I'd like to use an illustration from American politics. Our "conservatives" tend to base their positions on principles and on weighing conflicting rights. Our "liberals," in contrast, focus entirely on the position of the side they favor and then discard the rights of those they oppose. Since the opposition have no rights that "liberals" recognize, they have no right to oppose the liberal position. Therefore, the opposing side must be "evil." Demonizing and shouting down "evil conservatives" become acceptable. Moreover, since "liberals" don't have to weigh conflicting principles, they merely need to convey the emotional appeal of their constituent. In their campaigns, then, the rhetoric deals not with principles, but with "narrative." The question of abortion changes from "how do we weigh the child's right to an unmolested gestation against the mother's right to control her body" to "what gives you the right to tell a woman what to do with her own body?" Thus, the mother's incantation changes a pre-natal baby into either a child or "a lump of tissue." Not facts, but desires, define reality.

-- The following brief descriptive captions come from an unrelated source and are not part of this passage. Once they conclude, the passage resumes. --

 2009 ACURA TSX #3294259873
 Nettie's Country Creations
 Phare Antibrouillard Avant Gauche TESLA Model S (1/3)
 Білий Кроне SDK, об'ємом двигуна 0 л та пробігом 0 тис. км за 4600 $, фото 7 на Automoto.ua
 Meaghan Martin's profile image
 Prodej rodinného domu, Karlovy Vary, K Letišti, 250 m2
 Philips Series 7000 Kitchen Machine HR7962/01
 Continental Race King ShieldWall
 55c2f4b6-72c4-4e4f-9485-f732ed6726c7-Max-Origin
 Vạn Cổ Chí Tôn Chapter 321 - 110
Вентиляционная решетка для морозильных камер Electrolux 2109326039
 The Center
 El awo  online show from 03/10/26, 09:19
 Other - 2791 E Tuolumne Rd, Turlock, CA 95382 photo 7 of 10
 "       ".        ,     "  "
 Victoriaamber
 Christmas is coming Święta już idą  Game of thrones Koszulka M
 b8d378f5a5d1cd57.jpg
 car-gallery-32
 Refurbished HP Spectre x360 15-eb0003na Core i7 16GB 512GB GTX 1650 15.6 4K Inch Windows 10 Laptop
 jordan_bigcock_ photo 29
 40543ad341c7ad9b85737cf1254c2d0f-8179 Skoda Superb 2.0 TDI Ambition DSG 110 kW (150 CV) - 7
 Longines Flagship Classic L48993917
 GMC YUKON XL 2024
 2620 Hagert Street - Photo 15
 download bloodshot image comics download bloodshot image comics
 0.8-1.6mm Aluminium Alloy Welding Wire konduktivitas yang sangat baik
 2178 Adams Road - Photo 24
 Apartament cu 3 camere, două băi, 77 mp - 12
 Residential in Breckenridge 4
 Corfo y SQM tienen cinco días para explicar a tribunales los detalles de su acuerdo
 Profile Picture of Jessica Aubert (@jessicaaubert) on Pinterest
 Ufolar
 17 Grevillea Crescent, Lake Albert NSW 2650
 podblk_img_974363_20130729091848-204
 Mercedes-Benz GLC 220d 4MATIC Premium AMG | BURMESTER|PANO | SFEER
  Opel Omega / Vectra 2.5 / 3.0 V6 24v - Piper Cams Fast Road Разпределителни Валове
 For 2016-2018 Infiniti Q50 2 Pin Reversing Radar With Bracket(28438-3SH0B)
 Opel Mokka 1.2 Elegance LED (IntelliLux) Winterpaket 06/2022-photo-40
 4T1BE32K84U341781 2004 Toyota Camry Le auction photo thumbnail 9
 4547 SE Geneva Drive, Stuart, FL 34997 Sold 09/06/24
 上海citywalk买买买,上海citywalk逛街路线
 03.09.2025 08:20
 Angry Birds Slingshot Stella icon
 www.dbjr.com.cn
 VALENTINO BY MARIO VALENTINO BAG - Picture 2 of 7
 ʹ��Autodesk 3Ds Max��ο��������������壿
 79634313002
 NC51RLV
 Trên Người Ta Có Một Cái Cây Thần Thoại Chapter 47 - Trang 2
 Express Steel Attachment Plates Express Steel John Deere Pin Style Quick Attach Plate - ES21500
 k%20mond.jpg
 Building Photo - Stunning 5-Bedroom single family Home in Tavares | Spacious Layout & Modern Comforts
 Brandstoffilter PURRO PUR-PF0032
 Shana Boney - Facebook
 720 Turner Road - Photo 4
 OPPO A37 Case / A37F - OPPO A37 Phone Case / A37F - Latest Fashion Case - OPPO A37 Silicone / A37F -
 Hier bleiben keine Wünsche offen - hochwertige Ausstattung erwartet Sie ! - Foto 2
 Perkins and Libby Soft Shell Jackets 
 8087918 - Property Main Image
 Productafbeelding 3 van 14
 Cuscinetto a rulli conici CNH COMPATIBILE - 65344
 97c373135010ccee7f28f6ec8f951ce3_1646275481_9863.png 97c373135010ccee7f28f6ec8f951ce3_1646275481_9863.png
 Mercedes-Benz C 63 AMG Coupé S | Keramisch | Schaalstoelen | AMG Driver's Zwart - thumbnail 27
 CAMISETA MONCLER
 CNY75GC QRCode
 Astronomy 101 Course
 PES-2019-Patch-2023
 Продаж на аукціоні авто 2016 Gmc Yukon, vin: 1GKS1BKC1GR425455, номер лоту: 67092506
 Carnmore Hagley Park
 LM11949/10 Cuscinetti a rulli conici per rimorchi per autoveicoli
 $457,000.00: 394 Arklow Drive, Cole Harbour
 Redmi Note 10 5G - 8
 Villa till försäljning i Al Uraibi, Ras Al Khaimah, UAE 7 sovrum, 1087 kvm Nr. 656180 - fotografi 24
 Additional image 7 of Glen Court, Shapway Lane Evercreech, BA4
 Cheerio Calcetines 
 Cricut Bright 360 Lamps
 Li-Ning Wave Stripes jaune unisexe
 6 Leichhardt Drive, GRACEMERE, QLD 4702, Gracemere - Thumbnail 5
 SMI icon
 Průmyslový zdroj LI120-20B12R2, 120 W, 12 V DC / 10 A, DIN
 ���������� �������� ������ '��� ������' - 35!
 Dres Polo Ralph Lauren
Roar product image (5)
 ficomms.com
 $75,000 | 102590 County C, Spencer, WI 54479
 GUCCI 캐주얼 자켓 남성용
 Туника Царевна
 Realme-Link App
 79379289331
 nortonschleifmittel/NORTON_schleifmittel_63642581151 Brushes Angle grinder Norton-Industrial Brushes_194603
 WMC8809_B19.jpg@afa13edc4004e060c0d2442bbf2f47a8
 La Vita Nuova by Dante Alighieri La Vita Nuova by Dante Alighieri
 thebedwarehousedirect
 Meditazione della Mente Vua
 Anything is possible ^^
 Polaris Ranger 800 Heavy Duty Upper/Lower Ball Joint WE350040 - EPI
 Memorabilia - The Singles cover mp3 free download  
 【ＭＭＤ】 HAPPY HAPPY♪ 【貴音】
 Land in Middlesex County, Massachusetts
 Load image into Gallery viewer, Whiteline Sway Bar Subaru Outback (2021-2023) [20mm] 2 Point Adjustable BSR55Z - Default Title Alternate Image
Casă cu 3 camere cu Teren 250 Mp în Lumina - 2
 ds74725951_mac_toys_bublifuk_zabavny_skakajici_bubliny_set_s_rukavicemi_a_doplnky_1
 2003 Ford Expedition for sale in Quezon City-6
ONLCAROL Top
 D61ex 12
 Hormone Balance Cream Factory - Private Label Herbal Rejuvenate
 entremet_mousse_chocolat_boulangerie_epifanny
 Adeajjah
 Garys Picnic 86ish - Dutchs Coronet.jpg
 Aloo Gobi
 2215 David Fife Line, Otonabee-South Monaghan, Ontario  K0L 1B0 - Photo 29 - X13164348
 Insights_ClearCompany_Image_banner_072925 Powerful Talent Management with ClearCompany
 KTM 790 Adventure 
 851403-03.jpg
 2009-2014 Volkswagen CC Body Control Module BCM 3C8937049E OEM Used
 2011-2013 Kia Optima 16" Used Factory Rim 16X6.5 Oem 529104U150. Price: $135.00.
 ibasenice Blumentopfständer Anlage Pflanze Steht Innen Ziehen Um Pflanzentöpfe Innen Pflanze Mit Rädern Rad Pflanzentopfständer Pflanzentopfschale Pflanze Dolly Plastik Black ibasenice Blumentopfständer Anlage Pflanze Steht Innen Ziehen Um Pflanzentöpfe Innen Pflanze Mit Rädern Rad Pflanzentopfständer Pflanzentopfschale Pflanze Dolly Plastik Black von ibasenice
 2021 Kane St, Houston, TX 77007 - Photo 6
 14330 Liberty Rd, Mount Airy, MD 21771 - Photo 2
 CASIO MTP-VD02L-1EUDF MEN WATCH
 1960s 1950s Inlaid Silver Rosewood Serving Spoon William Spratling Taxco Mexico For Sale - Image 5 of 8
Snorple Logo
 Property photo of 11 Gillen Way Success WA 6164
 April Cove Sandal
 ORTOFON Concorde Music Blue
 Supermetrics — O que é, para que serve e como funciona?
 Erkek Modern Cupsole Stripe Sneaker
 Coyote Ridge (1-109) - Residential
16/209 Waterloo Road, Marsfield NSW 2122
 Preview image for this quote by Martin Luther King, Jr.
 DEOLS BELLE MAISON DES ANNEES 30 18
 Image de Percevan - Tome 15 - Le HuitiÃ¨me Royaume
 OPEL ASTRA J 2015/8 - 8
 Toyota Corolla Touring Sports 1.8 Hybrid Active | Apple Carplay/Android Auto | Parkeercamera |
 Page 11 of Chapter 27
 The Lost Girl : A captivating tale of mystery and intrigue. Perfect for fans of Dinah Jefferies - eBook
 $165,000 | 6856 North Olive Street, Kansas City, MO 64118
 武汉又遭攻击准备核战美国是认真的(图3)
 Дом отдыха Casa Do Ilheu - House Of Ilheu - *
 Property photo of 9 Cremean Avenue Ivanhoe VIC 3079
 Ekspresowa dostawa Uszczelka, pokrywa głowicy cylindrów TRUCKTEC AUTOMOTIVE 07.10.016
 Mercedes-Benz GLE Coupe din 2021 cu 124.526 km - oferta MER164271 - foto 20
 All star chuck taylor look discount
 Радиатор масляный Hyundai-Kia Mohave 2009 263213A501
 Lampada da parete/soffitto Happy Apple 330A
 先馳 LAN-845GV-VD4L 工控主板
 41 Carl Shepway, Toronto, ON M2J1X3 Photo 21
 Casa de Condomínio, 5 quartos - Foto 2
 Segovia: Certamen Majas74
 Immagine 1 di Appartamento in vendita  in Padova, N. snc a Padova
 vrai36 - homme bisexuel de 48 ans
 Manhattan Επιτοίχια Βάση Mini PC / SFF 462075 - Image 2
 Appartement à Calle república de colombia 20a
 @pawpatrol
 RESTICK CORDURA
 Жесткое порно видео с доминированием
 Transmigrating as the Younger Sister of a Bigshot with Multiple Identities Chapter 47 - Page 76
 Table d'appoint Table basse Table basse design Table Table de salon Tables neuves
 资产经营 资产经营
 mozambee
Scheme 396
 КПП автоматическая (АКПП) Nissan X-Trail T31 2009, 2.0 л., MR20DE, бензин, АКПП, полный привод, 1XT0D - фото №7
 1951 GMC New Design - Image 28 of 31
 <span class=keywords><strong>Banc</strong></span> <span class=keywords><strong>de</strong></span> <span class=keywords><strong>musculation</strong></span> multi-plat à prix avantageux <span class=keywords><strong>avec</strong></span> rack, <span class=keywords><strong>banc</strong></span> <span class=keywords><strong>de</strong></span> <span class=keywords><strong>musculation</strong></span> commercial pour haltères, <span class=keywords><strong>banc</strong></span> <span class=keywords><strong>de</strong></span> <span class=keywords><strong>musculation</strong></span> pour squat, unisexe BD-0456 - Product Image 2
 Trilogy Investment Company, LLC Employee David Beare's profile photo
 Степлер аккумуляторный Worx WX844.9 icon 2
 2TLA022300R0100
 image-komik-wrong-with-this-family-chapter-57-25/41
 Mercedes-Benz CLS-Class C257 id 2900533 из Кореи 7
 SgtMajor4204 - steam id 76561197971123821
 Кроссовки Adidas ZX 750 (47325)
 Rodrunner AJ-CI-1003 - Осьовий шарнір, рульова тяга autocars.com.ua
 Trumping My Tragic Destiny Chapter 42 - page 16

Our fallen physical bodies and minds deceive and misguide us in all sorts of ways. We can easily interpret entirely natural phenomena as supernatural events. Such things can have an addictive hold on us so that we become defensive when somebody has a conflicting interpretation. We see evidence through filters of subconscious self-censorship. We fall into approaching the Word of God as a source of ammunition instead of as a source of uncomfortable and sometimes condemning truth. Moreover, the realization that we have unintentionally counterfeited such precious experiences can devastate our self esteem.
One preacher summed this up by saying that "a man with a thousand reasons is at the mercy of a man with an experience." That is, a man with an experience has far, far more difficulty maintaining an open mind than a man who approaches the subject with a simple desire to refine his understanding. I've experienced a similar conflict when discussing charismatic issues. After 33 years at the Lord's feet, I have yet to stop refining my positions. Unfortunately, any amount of explicit proof rarely results in even a hint of refinement of my brothers' positions. Therefore, with great reluctance, I have entered into this discussion. I hope that we can guard ourselves against own worst enemies: ourselves.